Le contrôle de ces dispositions sera assuré par les pouvoirs publics.

J'ai noté que certains amendements proposent de transférer à l'Etat la responsabilité des déchets et du même coup de créer un fonds externe pour gérer les fonds nécessaires. Je ne doute pas que ces amendements partent d'une bonne intention, qu'ils visent non pas à reporter sur l'Etat les risques financiers qui pèsent sur les industriels mais à sécuriser les fonds nécessaires, quelle que soit la fortune réservée aux industriels.

La discussion me permettra de vous démontrer que le projet de loi apporte toutes les sécurités nécessaires au financement du démantèlement et de la gestion des déchets tout en évitant de reporter sur l'Etat le risque financier inhérent à des projets de si grande ampleur. J'ai noté que la Commission propose de renforcer encore ces sécurités en créant une nouvelle commission indépendante pour l'évaluation du dispositif de financement des charges nucléaires mis en place.

Le coût prévisionnel de la gestion des déchets est déjà dans le prix de l'électricité. Sur la facture moyenne d'électricité d'un foyer, le coût de la gestion des combustibles usés et des déchets radioactifs représente 5% du coût de production, soit 10euros par an. Bien gérées, les sommes ainsi collectées pourront financer, le moment venu, les charges de long terme. Et si le coût final devait être revu par rapport aux prévisions, ce serait encore aux producteurs de déchets de payer la différence, non pas à l'Etat. C'est l'avantage du fonds interne.

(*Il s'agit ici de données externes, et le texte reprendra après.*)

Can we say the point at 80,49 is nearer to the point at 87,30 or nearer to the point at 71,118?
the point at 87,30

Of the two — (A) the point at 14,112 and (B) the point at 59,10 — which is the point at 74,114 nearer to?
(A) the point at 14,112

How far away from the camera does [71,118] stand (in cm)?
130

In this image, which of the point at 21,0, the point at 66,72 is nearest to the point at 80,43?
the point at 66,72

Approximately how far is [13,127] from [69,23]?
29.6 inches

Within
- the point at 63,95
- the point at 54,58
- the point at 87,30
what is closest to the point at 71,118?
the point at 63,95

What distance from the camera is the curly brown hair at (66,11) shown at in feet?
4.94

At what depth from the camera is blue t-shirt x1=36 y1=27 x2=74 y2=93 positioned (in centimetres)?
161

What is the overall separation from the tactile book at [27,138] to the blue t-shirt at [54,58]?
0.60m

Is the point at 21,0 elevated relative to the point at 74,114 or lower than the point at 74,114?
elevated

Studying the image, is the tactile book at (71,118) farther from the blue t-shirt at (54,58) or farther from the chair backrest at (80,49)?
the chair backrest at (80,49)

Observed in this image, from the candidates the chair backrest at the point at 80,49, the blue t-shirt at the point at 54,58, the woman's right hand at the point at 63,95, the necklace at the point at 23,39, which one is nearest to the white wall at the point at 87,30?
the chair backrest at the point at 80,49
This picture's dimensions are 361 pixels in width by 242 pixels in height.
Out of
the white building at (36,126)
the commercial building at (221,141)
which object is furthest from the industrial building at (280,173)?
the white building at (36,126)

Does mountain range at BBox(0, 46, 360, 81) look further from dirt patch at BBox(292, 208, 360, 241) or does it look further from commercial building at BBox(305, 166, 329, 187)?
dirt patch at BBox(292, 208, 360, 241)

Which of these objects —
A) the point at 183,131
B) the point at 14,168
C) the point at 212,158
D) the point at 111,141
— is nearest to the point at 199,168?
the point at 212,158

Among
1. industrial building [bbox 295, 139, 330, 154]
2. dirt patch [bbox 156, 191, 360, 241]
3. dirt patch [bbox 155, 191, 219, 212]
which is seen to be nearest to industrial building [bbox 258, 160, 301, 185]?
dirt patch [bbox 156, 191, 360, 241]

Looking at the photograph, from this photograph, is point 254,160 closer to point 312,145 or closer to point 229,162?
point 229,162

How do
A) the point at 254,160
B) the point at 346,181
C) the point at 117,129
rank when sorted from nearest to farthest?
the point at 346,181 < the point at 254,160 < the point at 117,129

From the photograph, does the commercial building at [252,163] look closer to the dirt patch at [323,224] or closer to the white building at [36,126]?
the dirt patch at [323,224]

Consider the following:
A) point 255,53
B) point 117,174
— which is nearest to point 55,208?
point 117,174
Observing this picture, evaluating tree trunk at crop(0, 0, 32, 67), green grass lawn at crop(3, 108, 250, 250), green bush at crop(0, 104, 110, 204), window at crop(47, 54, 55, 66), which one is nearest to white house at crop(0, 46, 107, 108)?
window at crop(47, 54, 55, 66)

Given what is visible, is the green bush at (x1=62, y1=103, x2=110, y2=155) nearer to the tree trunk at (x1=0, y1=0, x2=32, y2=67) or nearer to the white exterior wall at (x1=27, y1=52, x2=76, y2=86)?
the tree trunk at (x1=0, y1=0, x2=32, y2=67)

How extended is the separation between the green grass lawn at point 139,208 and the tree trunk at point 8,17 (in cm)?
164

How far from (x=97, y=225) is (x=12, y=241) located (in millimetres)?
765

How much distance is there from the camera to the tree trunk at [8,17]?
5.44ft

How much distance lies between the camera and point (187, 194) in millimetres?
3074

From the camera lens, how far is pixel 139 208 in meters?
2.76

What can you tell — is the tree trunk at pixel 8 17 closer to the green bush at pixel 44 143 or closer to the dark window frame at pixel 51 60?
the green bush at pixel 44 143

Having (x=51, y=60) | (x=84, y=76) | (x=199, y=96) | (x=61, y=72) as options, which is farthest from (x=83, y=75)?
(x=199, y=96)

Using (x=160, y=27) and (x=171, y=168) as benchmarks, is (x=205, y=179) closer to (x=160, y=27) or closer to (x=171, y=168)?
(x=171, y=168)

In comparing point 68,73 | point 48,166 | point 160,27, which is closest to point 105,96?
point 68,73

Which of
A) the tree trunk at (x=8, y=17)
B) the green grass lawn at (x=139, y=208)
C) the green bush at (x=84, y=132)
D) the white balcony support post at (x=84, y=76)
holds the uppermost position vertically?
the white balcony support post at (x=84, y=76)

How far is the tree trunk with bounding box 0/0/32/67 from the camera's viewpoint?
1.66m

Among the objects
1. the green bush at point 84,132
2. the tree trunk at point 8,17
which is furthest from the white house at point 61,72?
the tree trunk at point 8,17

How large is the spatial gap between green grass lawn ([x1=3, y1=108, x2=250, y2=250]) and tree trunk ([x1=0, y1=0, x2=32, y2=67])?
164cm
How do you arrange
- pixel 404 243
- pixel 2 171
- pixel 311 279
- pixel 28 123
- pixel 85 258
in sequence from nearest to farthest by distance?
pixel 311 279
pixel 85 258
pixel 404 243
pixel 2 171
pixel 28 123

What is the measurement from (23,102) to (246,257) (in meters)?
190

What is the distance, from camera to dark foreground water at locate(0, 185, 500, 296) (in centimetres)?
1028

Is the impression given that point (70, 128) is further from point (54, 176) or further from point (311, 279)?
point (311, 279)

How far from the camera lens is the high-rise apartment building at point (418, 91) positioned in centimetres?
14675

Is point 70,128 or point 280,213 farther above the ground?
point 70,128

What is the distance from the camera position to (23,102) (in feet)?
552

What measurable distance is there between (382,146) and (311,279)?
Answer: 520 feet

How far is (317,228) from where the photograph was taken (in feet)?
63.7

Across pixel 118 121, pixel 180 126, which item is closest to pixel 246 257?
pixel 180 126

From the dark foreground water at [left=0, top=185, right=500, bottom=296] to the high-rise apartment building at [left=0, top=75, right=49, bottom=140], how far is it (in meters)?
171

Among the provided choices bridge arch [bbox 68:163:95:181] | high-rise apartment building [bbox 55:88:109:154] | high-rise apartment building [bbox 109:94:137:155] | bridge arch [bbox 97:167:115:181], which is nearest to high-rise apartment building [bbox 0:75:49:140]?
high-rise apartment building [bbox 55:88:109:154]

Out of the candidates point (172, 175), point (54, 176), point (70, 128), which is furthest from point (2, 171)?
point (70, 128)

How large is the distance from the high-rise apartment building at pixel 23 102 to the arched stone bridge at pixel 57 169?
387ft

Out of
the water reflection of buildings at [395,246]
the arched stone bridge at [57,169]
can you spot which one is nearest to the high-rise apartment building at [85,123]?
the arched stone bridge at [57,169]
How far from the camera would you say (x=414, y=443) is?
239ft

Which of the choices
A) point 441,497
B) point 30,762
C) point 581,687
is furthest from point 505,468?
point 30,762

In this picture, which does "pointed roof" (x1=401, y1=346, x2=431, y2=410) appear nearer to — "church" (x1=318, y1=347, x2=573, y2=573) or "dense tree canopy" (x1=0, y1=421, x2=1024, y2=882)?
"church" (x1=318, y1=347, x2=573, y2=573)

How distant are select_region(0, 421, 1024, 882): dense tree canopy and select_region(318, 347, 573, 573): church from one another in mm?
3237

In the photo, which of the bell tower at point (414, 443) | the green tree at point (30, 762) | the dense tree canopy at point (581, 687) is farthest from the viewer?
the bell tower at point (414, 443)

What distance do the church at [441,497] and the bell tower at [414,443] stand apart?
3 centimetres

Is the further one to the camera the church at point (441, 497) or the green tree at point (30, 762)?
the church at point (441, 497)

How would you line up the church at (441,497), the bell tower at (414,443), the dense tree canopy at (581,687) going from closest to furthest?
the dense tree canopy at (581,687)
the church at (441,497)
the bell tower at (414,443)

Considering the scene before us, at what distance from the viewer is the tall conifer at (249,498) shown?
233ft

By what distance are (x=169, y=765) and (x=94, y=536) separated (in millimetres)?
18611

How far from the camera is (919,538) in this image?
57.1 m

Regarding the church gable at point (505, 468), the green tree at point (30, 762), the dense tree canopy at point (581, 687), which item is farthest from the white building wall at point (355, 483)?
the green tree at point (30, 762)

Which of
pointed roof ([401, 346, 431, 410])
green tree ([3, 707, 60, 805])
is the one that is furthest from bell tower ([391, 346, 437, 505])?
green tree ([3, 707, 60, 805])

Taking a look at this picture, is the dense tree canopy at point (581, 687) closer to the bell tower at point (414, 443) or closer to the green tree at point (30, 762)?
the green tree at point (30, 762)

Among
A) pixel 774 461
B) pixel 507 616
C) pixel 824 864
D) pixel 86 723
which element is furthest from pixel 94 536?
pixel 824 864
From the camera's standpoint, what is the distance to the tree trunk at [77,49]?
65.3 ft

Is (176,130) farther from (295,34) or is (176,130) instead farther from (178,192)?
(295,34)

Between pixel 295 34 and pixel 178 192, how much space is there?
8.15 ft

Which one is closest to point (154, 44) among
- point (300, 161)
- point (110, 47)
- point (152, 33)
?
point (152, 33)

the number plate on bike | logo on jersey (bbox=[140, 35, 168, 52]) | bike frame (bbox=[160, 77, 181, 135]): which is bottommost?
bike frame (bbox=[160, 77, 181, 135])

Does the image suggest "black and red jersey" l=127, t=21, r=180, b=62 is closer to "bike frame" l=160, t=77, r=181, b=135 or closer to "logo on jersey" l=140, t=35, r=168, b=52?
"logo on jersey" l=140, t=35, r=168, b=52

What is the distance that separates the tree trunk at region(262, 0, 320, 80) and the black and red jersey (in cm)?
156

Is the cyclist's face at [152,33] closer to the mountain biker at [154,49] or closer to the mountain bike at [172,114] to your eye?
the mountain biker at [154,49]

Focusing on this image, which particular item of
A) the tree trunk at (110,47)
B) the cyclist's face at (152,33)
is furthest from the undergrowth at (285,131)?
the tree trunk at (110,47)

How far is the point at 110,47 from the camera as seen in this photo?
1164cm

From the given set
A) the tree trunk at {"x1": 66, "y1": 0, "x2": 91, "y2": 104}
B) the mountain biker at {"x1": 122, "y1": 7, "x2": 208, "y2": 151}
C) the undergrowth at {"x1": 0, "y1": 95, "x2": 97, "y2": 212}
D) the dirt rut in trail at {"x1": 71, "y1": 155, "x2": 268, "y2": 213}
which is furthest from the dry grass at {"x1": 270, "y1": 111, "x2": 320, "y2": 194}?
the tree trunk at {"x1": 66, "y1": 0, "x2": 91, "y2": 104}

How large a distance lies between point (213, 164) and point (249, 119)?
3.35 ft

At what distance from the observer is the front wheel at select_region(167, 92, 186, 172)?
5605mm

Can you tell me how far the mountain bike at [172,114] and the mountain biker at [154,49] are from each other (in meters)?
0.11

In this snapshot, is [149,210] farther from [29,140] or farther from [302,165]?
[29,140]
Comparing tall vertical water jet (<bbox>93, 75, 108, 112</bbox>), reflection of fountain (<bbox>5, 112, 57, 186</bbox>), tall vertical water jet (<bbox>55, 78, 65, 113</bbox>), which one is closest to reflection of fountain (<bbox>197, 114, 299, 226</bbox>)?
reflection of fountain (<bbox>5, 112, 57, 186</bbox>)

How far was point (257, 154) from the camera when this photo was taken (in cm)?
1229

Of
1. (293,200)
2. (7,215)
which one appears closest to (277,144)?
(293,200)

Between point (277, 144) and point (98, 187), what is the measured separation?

Avec ce projet de loi, le Gouvernement vous propose d'apporter une solution définitive, pour reprendre les termes de l'amendement n°3, au problème des déchets radioactifs, mais de prendre le temps nécessaire pour la mettre en oeuvre. Nous vous proposons de fixer le cadre, les étapes et les moyens de la gestion de ces déchets en mettant en oeuvre concrètement les trois axes de recherche fixés par la loi de 1991, qui ne sont pas opposés mais complémentaires.

Quatre jours pleins ont été réservés pour l'examen de ce texte par votre assemblée. Je souhaite que tout le temps nécessaire soit donné à cet examen.

Notre objectif est clair, et je crois qu'il est partagé par grand nombre d'entre vous, c'est que ce texte soit voté avant la fin de la session.

L'industrie nucléaire procure des avantages importants à notre pays, en réduisant notre dépendance vis-à-vis des énergies fossiles importées, en produisant 80% de notre électricité à un coût compétitif et en participant à la maîtrise de nos émissions de gaz à effet de serre. Grâce à cela, nous émettons 40% de CO2 de moins que nos voisins allemands ou danois par habitant. Le nucléaire occupe une place importante dans notre politique énergétique à côté des énergies renouvelables et des économies d'énergie, qui bénéficient sous ce Gouvernement d'un soutien sans précédent : près de 1 milliard d'euros par an.

Avec cette loi, ce Gouvernement vous propose de prendre nos responsabilités. L'énergie, sous forme de carburants, de chaleur ou d'électricité, irrigue toutes les activités économiques et sociales. L'électricité est essentielle pour nos entreprises comme pour nos concitoyens. Nous devons en gérer toutes les conséquences sans reporter les questions sur les générations futures. C'est aussi cela le développement durable. C'est l'objet de ce projet de loi.

C'est dans cet esprit de responsabilité vis-à-vis des générations futures et de transparence vis-à-vis du public, que nous vous proposons cette loi C'est aux scientifiques de trouver des solutions sûres ; c'est aux experts indépendants de les évaluer ; et c'est à l'Etat de prendre les décisions, en veillant à l'information du public et à la concertation, en évitant la précipitation et l'indécision. Avec ce projet de loi, c'est ce que le Gouvernement vous propose de faire.

Je vous remercie, Monsieur le Président, Monsieur le Rapporteur, Mesdames et Messieurs les députés, de votre attention.